_INSTRUCTION_
Can you rewrite the records from the line with "How far away" through the end of the records, swapping "dense forest" for "thick woodland" and leaving everything else as it is?

_DATASET EXTRACT_
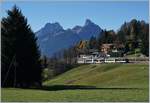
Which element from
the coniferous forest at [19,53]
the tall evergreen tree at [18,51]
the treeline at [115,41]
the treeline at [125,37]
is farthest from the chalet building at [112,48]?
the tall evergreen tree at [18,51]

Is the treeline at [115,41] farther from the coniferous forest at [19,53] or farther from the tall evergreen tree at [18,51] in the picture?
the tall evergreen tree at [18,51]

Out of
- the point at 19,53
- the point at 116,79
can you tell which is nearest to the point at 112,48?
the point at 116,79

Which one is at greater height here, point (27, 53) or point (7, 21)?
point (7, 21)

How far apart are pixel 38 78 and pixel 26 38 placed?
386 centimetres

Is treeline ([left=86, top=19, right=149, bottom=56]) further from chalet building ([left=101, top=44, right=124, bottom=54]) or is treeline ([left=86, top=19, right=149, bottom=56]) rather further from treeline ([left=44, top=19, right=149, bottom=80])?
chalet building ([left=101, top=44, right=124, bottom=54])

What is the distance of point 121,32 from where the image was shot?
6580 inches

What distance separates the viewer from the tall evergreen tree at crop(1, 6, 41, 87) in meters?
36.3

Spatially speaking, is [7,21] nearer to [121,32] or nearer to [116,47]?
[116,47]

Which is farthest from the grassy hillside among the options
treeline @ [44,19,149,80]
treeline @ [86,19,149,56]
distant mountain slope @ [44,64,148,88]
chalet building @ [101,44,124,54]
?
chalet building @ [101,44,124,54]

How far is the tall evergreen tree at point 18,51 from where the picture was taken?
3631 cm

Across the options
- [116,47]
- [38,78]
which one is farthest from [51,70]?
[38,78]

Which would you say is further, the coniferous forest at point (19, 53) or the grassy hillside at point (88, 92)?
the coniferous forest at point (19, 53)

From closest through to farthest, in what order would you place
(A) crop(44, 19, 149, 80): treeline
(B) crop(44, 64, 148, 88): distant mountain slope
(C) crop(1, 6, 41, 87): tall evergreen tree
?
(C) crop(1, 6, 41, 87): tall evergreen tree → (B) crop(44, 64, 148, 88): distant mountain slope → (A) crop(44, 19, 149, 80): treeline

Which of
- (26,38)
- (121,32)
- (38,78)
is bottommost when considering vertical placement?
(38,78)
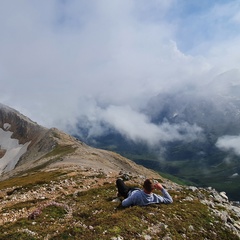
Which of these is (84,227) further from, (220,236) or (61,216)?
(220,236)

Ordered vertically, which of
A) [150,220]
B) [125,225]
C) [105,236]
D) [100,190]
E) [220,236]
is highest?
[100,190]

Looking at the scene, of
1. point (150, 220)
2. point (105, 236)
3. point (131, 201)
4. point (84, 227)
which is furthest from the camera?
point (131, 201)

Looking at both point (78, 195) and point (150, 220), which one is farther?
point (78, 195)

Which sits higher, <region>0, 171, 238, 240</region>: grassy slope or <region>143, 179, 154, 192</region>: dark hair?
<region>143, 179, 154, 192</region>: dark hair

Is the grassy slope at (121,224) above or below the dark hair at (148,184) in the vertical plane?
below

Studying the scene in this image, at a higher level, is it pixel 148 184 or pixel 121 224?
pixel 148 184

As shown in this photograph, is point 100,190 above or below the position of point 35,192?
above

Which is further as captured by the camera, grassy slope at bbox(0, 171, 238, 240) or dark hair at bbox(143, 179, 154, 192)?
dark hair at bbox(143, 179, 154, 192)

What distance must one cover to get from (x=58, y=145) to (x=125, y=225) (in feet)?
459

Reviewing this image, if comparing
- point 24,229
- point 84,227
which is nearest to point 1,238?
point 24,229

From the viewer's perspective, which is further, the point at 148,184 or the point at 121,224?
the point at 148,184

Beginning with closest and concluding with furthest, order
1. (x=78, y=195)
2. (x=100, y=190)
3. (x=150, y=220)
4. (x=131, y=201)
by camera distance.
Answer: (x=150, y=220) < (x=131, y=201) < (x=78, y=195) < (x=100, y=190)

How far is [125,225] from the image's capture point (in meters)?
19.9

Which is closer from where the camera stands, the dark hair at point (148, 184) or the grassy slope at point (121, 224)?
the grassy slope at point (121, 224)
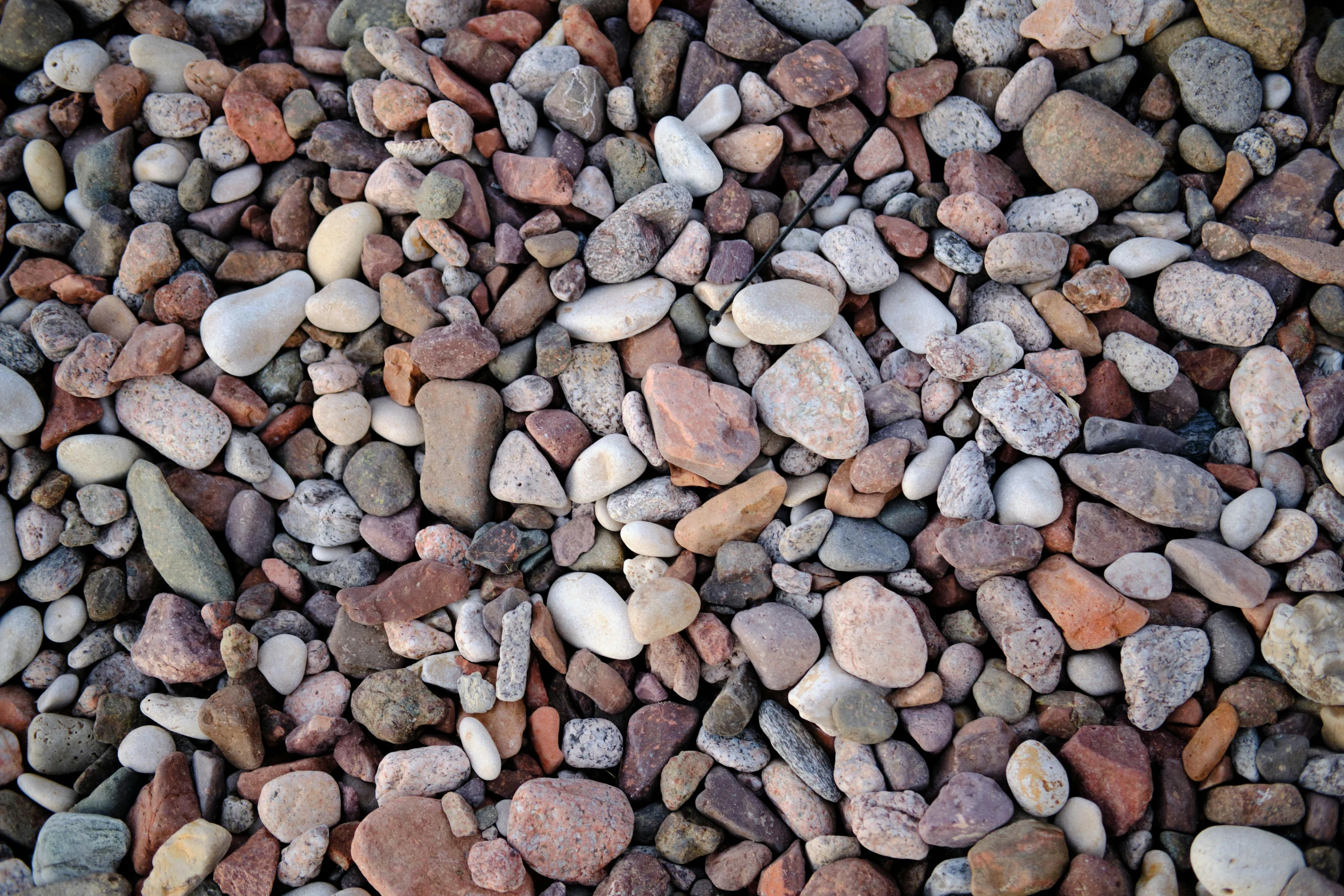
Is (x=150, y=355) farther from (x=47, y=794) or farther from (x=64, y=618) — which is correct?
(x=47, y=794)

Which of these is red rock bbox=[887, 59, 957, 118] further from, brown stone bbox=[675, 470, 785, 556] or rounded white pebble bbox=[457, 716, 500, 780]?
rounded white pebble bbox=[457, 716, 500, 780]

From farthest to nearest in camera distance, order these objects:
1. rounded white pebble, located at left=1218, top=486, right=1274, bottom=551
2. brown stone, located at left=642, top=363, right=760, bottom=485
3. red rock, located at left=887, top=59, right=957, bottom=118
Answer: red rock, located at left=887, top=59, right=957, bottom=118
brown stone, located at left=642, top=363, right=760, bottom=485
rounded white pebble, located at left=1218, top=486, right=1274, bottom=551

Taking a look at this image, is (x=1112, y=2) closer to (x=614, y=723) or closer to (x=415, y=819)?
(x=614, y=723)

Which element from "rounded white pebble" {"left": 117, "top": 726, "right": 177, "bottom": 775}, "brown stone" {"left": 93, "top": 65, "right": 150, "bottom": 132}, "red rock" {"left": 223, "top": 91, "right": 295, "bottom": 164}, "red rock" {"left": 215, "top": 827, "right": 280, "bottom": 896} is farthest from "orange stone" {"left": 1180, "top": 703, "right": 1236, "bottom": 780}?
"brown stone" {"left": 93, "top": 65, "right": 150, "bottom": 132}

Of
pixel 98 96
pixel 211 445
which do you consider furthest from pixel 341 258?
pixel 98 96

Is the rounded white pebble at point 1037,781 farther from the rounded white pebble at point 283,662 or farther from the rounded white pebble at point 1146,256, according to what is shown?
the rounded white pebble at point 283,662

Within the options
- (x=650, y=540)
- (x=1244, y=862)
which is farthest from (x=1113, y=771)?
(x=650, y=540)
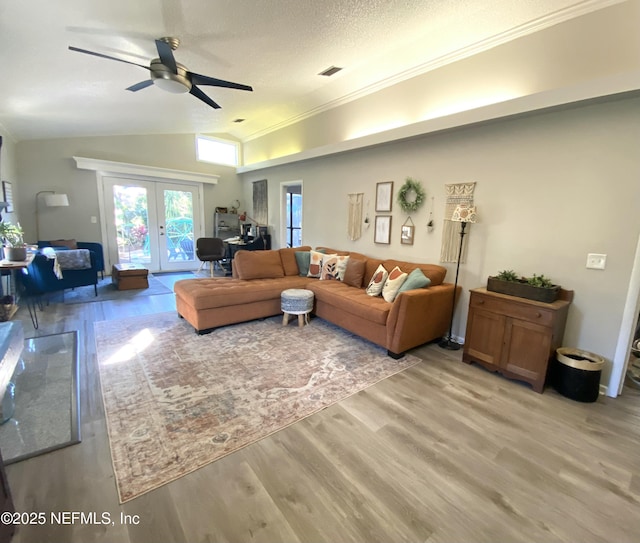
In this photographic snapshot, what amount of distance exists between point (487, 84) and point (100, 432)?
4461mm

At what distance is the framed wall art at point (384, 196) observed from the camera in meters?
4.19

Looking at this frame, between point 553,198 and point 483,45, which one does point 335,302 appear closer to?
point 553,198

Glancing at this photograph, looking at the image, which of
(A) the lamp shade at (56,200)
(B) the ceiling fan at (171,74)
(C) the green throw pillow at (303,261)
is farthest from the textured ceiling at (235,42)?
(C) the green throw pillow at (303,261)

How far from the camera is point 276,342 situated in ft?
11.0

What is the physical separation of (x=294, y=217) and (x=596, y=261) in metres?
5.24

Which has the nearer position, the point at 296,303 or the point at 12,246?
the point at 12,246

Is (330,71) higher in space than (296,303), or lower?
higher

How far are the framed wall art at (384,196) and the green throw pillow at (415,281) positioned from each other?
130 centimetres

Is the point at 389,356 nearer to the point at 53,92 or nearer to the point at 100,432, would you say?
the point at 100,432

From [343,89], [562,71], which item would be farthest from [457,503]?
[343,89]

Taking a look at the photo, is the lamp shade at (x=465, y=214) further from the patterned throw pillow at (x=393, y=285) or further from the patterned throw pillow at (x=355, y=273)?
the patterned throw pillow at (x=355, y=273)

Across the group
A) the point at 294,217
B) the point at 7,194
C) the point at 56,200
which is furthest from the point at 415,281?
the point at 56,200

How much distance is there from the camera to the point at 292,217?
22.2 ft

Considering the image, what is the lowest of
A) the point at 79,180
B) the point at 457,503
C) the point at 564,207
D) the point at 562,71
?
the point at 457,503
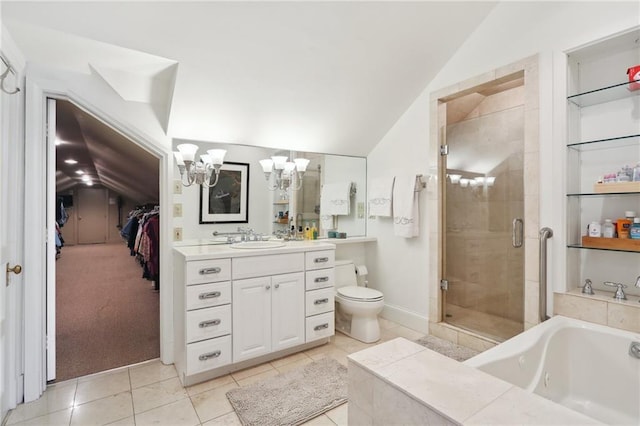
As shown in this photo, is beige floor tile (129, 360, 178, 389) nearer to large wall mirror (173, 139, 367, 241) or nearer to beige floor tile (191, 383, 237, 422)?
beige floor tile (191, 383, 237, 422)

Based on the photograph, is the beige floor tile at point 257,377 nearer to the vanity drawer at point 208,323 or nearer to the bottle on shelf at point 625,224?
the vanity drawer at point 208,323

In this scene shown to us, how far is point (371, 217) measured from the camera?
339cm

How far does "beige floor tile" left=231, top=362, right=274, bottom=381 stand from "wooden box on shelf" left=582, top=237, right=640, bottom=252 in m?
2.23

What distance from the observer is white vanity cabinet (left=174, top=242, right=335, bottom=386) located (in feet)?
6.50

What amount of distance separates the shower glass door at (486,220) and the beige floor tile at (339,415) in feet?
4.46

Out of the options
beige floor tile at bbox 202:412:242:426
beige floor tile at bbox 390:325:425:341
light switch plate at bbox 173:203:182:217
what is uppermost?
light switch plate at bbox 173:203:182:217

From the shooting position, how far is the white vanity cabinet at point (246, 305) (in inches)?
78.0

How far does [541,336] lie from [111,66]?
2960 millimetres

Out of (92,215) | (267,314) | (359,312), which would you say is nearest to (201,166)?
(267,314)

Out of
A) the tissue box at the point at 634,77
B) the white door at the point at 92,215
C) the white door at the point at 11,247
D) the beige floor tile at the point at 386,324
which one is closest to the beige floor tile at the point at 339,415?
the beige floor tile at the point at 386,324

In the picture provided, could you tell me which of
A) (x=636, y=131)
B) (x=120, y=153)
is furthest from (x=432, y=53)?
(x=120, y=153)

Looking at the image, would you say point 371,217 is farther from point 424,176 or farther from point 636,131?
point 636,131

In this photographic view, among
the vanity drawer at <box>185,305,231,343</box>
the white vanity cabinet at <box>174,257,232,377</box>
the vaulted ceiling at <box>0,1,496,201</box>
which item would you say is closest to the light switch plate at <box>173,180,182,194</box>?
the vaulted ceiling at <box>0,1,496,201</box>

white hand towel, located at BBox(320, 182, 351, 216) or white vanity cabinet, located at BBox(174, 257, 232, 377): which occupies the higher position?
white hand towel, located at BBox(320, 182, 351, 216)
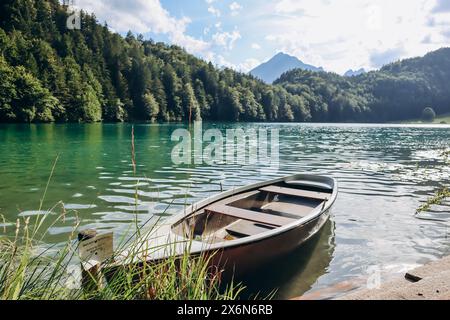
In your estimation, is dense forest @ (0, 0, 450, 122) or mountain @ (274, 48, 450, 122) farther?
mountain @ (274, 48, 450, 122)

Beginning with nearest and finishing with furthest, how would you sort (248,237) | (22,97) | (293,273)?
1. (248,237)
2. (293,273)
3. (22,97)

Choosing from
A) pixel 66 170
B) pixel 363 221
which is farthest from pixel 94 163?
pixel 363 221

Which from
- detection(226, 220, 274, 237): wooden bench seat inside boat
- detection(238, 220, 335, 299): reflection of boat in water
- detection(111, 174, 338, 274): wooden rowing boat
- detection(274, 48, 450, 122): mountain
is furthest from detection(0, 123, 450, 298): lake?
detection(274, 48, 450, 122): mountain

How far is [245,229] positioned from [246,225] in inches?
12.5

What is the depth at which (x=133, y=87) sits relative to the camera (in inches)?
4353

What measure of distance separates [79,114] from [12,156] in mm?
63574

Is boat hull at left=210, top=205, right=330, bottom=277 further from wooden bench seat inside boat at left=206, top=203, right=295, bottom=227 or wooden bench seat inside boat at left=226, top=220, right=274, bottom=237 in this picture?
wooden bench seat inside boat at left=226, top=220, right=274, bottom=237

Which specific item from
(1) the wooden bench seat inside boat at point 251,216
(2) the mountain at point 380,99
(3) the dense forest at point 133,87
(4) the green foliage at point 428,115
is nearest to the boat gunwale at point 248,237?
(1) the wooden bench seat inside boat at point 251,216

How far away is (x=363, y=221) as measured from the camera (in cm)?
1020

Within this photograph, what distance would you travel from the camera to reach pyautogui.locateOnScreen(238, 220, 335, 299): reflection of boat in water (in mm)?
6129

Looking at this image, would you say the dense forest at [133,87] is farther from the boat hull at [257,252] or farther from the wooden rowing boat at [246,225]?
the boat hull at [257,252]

_EXERCISE RESPONSE_
How far away is (x=363, y=221) as measured from the camera (in cm)?
1020

Within this photograph, what distance would you travel from the camera to reach pyautogui.locateOnScreen(238, 220, 335, 299): reflection of boat in water (in mm)?
6129

Looking at this image, would you say the thick woodland at [133,87] is farther from the boat hull at [257,252] or farther from the wooden rowing boat at [246,225]?
the boat hull at [257,252]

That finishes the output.